Os arguidos vêm acusados de ter praticado, em co-autoria material e na forma tentada, um crime de furto qualificado, previsto e punido pelos artigos 203º, 204º, nº 1, al. f) e nº 2, alínea e), 22º, nº 1, 23º, nºs 1 e 2, 26º, 72º, nº 1 e 73º, do Código Penal.
Nos termos do artigo 203º, nº 1, do Código Penal “Quem, com ilegítima intenção de apropriação para si ou para outra pessoa, subtrair coisa móvel alheia, é punido com pena de prisão até três anos ou com pena de multa”.
Dispõe o artigo 204º, nº1, al. f) do Código Penal que “Quem furtar coisa móvel alheia: a) Introduzindo-se ilegitimamente em habitação, ainda que móvel, estabelecimento comercial ou industrial ou espaço fechado, ou aí permanecendo escondido com intenção de furtar é punido com pena de prisão até cinco anos ou com pena de multa até 600 dias”.

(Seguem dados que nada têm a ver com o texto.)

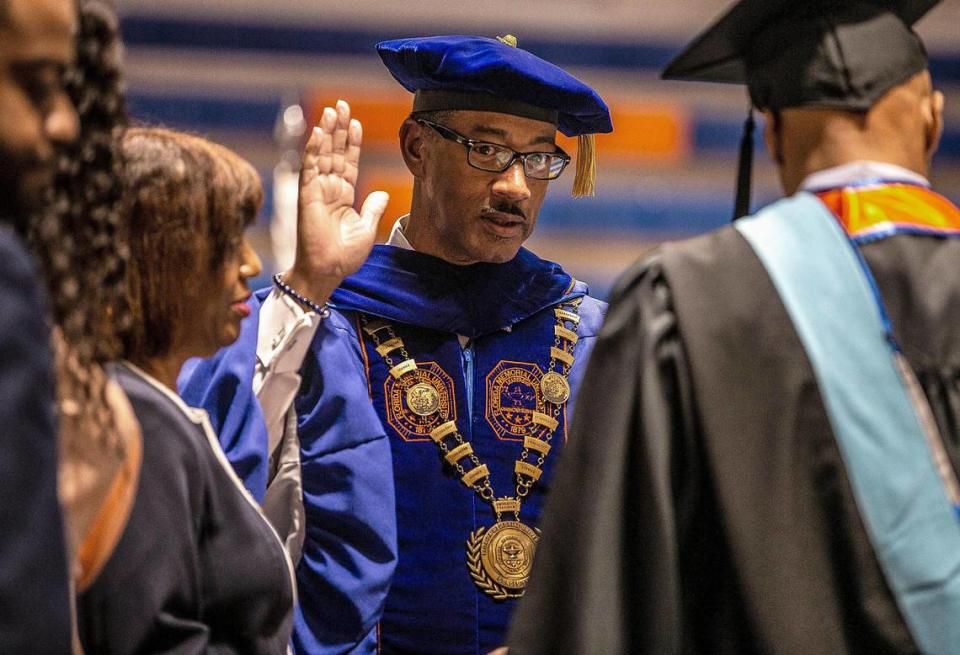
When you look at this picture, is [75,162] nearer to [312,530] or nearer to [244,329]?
[244,329]

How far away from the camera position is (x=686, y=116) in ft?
20.5

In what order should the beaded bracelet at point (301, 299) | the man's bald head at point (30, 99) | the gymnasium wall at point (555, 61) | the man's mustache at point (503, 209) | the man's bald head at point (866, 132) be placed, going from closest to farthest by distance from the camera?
the man's bald head at point (30, 99) < the man's bald head at point (866, 132) < the beaded bracelet at point (301, 299) < the man's mustache at point (503, 209) < the gymnasium wall at point (555, 61)


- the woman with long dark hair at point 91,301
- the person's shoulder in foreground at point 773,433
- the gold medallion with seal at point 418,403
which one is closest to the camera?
the woman with long dark hair at point 91,301

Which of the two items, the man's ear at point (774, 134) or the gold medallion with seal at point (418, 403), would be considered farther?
the gold medallion with seal at point (418, 403)

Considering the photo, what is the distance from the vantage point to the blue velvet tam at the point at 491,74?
2.64m

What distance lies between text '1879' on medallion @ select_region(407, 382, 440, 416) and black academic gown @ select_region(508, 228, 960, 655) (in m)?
0.87

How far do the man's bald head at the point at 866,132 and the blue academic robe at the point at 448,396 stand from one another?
0.96 m

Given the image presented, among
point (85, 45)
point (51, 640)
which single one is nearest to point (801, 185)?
point (85, 45)

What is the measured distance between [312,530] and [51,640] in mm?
1346

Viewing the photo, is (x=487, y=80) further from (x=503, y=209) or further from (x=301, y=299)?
(x=301, y=299)

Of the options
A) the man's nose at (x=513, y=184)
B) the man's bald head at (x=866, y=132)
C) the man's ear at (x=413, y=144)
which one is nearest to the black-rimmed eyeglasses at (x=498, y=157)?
the man's nose at (x=513, y=184)

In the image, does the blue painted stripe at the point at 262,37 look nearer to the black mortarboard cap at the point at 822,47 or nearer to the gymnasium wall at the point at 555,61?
the gymnasium wall at the point at 555,61

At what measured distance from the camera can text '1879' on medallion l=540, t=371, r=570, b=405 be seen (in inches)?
106

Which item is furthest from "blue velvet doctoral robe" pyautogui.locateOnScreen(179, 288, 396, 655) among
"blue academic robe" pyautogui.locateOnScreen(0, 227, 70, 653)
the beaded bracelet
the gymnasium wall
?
the gymnasium wall
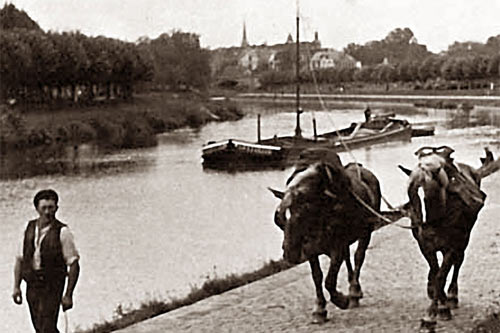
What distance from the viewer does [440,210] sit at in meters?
7.68

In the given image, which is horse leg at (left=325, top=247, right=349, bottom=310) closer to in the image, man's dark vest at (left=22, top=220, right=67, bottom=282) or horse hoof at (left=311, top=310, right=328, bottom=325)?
horse hoof at (left=311, top=310, right=328, bottom=325)

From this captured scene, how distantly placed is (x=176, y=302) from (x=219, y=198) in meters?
13.5

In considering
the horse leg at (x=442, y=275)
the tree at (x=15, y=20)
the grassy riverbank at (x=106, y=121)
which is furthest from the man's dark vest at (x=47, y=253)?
the tree at (x=15, y=20)

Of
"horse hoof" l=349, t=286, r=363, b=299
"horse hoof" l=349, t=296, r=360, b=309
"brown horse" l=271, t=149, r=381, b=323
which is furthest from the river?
"brown horse" l=271, t=149, r=381, b=323

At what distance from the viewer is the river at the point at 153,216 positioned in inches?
534

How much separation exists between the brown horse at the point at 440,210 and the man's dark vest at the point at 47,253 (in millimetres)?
3014

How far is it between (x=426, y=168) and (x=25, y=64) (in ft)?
123

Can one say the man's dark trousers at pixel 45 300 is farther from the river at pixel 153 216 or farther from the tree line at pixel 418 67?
the tree line at pixel 418 67

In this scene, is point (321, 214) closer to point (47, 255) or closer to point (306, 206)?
point (306, 206)

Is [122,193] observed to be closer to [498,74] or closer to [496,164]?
[496,164]

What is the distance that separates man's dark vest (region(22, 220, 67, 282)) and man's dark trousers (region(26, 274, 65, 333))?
3.2 inches

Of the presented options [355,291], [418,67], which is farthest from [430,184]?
[418,67]

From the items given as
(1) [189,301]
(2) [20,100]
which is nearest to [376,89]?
(2) [20,100]

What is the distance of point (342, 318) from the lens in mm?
8430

Acrescenta o nº 2 da mesma disposição legal que “Quem furtar coisa móvel alheia: e) Penetrando em habitação, ainda que móvel, estabelecimento comercial ou industrial ou outro espaço fechado, por arrombamento, escalamento ou chaves falsas é punido com pena de prisão de dois a oito anos”.

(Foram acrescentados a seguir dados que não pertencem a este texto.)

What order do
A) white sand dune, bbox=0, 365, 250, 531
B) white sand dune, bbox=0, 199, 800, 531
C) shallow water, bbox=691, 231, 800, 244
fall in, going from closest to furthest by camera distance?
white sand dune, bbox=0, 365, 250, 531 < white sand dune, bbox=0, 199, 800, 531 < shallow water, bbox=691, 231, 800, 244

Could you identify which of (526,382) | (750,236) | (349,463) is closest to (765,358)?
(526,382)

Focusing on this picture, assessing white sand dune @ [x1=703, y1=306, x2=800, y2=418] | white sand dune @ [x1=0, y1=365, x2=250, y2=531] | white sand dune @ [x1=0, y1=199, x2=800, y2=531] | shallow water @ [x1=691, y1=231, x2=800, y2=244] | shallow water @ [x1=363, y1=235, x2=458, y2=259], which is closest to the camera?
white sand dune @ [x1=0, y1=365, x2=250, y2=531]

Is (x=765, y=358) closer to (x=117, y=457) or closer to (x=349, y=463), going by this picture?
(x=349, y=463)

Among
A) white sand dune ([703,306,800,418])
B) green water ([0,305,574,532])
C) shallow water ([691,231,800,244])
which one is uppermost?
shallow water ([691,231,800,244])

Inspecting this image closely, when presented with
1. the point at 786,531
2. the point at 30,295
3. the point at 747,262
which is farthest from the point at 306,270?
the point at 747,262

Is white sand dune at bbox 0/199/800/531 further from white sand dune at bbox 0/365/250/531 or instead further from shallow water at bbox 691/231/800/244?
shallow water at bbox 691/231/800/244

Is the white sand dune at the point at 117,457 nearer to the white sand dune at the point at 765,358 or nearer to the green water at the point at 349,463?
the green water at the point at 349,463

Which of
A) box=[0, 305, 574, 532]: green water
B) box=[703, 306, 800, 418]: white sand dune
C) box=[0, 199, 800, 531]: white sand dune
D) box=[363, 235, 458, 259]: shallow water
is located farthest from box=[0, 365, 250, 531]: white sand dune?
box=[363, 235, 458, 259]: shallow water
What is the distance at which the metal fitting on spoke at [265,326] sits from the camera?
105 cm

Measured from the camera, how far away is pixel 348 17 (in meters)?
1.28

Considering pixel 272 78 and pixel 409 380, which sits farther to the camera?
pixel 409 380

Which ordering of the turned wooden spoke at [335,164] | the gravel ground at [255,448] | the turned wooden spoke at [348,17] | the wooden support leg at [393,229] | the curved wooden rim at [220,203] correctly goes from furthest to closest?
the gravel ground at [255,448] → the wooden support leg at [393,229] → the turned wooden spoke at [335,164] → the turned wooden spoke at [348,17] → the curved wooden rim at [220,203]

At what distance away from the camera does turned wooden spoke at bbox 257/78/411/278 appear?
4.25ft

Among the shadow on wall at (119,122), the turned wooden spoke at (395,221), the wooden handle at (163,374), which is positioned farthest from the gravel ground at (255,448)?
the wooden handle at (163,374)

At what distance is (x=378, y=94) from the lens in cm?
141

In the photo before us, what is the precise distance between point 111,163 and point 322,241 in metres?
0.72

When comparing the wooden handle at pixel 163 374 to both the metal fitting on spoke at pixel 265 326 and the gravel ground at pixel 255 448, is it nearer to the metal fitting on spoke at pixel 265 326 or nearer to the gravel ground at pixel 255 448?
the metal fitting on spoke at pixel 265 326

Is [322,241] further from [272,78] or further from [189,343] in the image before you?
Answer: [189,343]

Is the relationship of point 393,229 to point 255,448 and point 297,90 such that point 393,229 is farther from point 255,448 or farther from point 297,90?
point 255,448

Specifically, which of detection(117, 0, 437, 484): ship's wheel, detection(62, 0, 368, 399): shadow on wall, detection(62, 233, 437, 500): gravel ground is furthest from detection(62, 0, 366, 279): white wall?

Por sua vez, o artigo 22º, nº1, do mesmo diploma refere que “Há tentativa quando o agente praticar actos de execução de um crime que decidiu cometer, sem que este chegue a consumar-se”.

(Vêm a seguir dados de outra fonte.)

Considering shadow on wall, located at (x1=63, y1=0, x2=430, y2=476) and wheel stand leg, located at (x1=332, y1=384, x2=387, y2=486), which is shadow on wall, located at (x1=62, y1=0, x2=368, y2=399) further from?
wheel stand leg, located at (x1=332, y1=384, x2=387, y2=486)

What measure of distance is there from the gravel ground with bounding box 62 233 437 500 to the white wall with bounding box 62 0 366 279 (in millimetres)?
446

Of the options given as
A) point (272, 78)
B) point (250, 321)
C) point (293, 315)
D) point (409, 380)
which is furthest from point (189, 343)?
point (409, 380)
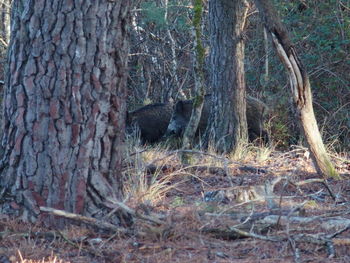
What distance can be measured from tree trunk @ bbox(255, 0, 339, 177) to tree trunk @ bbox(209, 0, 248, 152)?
236 cm

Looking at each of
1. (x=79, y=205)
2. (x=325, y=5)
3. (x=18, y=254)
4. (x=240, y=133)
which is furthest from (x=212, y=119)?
(x=18, y=254)

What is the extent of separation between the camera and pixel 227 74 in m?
10.2

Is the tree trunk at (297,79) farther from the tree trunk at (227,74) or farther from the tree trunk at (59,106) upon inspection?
the tree trunk at (59,106)

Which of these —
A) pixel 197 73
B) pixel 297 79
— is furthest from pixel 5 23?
pixel 297 79

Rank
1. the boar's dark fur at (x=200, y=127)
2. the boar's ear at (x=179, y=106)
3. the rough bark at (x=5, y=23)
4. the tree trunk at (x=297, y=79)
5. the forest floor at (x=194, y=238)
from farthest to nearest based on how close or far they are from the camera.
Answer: the rough bark at (x=5, y=23) → the boar's ear at (x=179, y=106) → the boar's dark fur at (x=200, y=127) → the tree trunk at (x=297, y=79) → the forest floor at (x=194, y=238)

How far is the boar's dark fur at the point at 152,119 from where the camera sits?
43.5 feet

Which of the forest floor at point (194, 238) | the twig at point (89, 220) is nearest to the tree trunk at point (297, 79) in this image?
the forest floor at point (194, 238)

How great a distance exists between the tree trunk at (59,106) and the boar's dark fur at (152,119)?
844cm

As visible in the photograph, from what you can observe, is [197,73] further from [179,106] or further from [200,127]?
[200,127]

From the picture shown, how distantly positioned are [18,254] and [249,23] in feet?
41.9

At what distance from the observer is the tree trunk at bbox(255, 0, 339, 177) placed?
24.5ft

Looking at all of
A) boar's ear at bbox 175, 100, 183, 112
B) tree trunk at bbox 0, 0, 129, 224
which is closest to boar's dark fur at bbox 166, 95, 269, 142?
boar's ear at bbox 175, 100, 183, 112

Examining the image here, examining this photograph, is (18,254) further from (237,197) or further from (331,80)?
(331,80)

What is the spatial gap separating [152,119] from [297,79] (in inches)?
240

Por outro lado, o nº 2 da mesma disposição legal determina que “São actos de execução: a) Os que preencherem um elemento constitutivo de um tipo de crime; b) Os que forem idóneos a produzir o resultado típico; ou c) Os que, segundo a experiência comum e salvo circunstâncias imprevisíveis, forem de natureza a fazer esperar que se lhes sigam actos das espécies indicadas nas alíneas anteriores”.
O artigo 23º, nº1, do mesmo diploma diz que “a tentativa só é punível se ao crime consumado respectivo corresponder pena superior a três anos de prisão”.
São elementos constitutivos do crime de furto: a subtracção de coisa móvel alheia (o agente retira a coisa da esfera de posse do lesado para a sua própria esfera patrimonial ou para a de terceiro) com intenção ilegítima de apropriação (dolo específico, traduzido na intenção do agente de, contra a vontade do proprietário ou detentor da coisa furtada, a haver para si ou para outrem, integrando-a na sua esfera patrimonial), sendo que a coisa móvel em causa deve ser corpórea, susceptível de apropriação individual – cfr. Leal Henriques e Simas ., O Código Penal de 1982, em anotação ao artigo 296º (correspondente ao actual artigo 203º do Código Penal).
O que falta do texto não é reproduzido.